Cleaning & HygieneFeaturedLifts/Escalators/High Access

Addressing the gap in escalator cleaning standards: EscaTEQ develops escalator maintenance framework

EscaTEQ, a global provider of method-based escalator cleaning solutions, introduced the EscaTEQ Method™ at Interclean Amsterdam 2026, the world’s largest professional cleaning and hygiene exhibition.

Despite more than a century of escalator use globally, no widely adopted framework exists for routine escalator cleaning. According to the National Elevator Industry, Inc. (NEII), escalators handle an average of 3,000 passengers per hour under typical conditions – rising significantly in airports, transit hubs and major retail environments.

Escalators are among the most visible, heavily trafficked and mechanically sensitive assets in the built environment, sitting at the intersection of passenger safety, mechanical reliability and long-term asset value. Yet cleaning practices have historically remained fragmented, inconsistent and dependent on localised approaches rather than documented methods.

The consequences of that gap are visible in the injury data. An NIH-published study estimates around 10,000 escalator-related injuries per year require emergency care in the United States alone, with roughly three quarters of incidents occurring due to falls, according to the U.S. In the UK, of the approximately 2,000 escalator accidents reported per year, 93% involve falls.

Surface contamination is among the environmental factors identified in escalator fall causation, with legal and safety practitioners noting that cleaning regimes and inspection records are increasingly scrutinised in incident investigations.

The EscaTEQ Method™ is a voluntary, structured operating framework designed to introduce clarity, repeatability and controlled application into escalator tread cleaning, developed over 10 years of field deployment and operational refinement. The method provides a practical, repeatable, low-moisture, surface-controlled approach to escalator tread cleaning, built around a structured ABC condition classification system, defined restoration paths and a standard operating sequence.

The structured, sequential nature of the Method also makes it straightforward to integrate into Computerised Maintenance Management Systems (CMMS), allowing escalator cleaning to be logged, tracked and audited alongside other planned preventive maintenance activities. For asset managers, facilities teams and cleaning contractors operating under increasing scrutiny around documented maintenance practice, that audit trail has value well beyond the clean itself.

At Interclean Amsterdam, EscaTEQ will present the method through printed and digital reference materials, visual demonstrations and a short explanatory video illustrating the method in practice. Attendees are invited to review the framework, examine supporting field evidence and engage in technical discussion regarding its applicability across different environments and traffic profiles.

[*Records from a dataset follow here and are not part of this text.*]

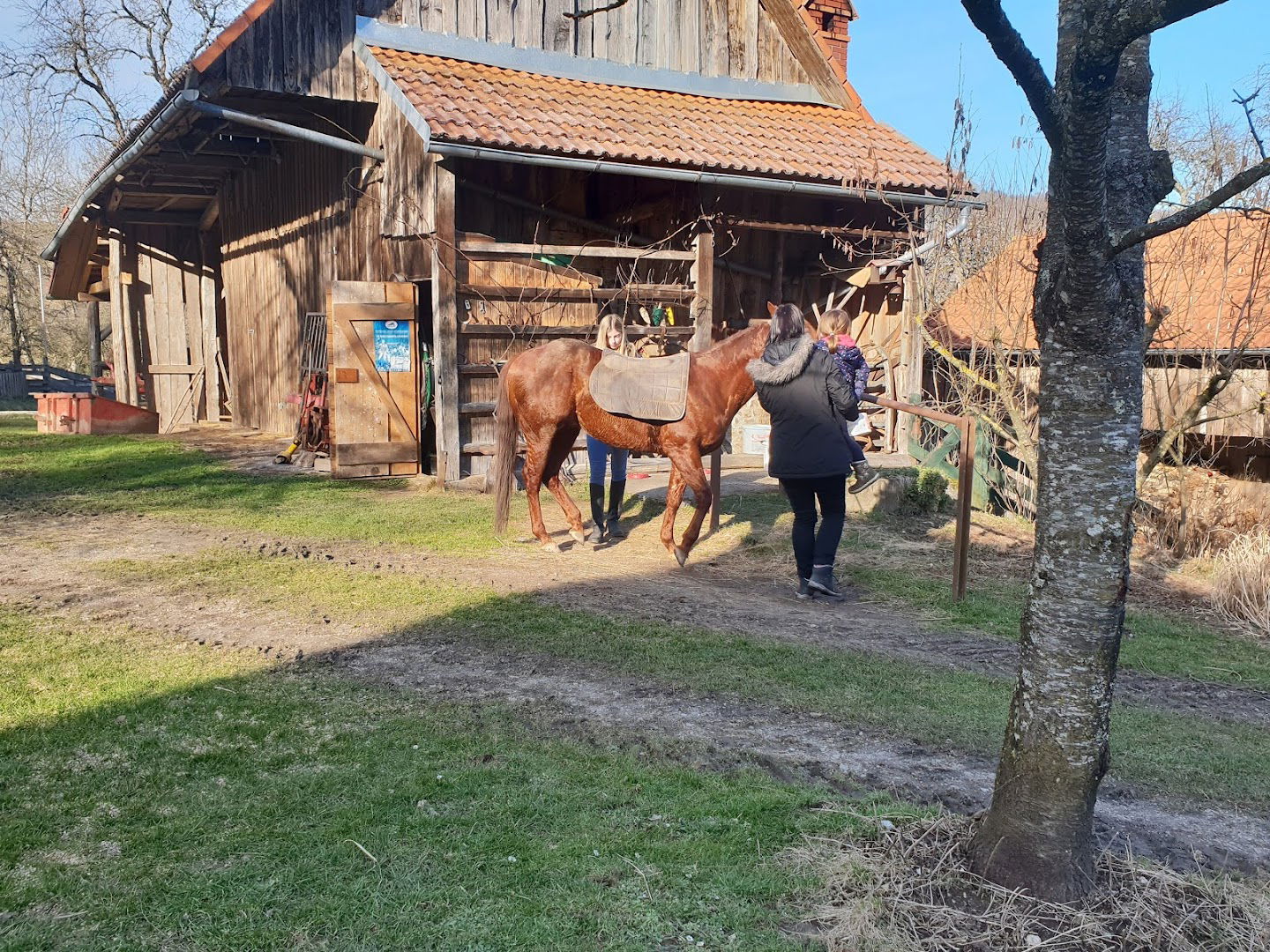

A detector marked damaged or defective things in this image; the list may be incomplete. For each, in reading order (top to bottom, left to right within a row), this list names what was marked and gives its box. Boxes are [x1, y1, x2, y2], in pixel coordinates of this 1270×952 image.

rusty metal roof edge [358, 16, 833, 107]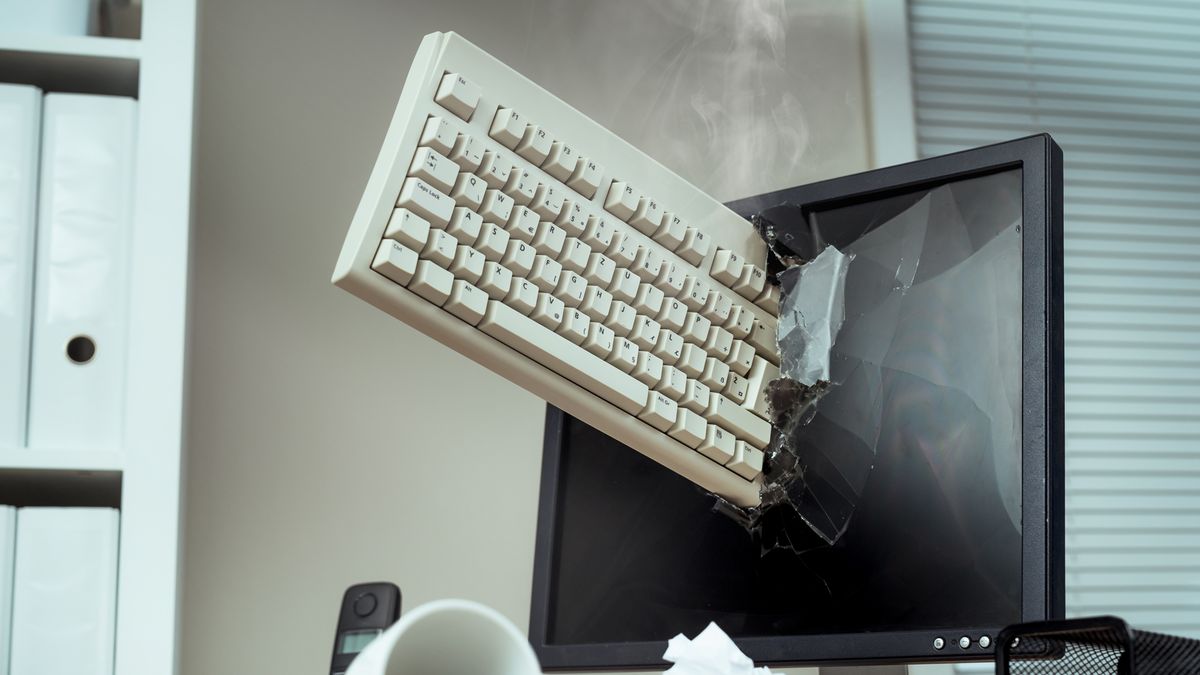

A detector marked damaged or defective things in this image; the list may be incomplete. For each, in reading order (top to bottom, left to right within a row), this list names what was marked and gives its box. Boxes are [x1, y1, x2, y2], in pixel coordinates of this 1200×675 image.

shattered glass [544, 168, 1020, 644]
broken monitor [528, 135, 1064, 668]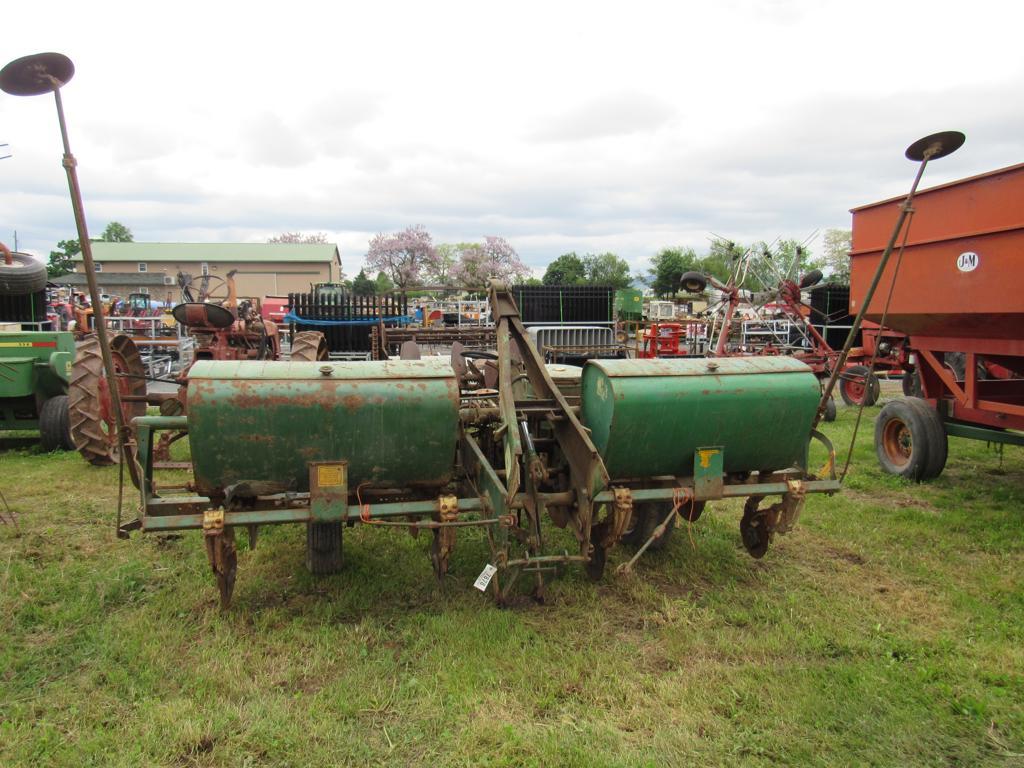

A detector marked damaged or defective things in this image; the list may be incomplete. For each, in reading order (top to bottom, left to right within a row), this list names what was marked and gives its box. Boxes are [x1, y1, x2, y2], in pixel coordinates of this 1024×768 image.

rusty green tank [188, 356, 460, 496]
rusty green tank [580, 356, 820, 476]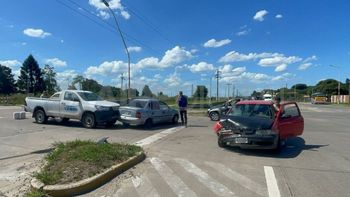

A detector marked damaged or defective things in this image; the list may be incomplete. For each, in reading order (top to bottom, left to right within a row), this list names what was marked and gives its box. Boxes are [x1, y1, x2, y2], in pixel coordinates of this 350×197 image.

red car damaged front [213, 101, 304, 150]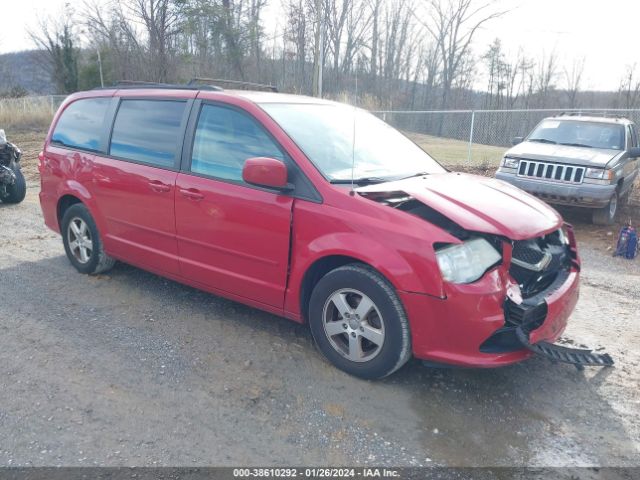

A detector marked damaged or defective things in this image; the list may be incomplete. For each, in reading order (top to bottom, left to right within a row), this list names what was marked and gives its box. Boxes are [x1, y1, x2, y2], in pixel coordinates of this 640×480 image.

crumpled hood [504, 141, 620, 167]
crumpled hood [358, 172, 564, 240]
broken headlight [438, 238, 502, 284]
damaged front end [358, 186, 612, 370]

Willem de Roeper, Vice President of Global Sales at EscaTEQ, said: “Whether you are managing an airport, a shopping centre or a transit hub, escalators are among the most visible and most used assets in your portfolio. The consequences of inadequate cleaning practice – moisture ingress, degraded slip resistance, unplanned downtime – are the same across all of them. What has been missing is a consistent, documented framework for addressing it. That is what we are bringing to Interclean.”

EscaTEQ introduced the EscaTEQ Method™ at Interclean Amsterdam 2026: RAI Amsterdam | 14–17 April 2026 | Stand 02.416.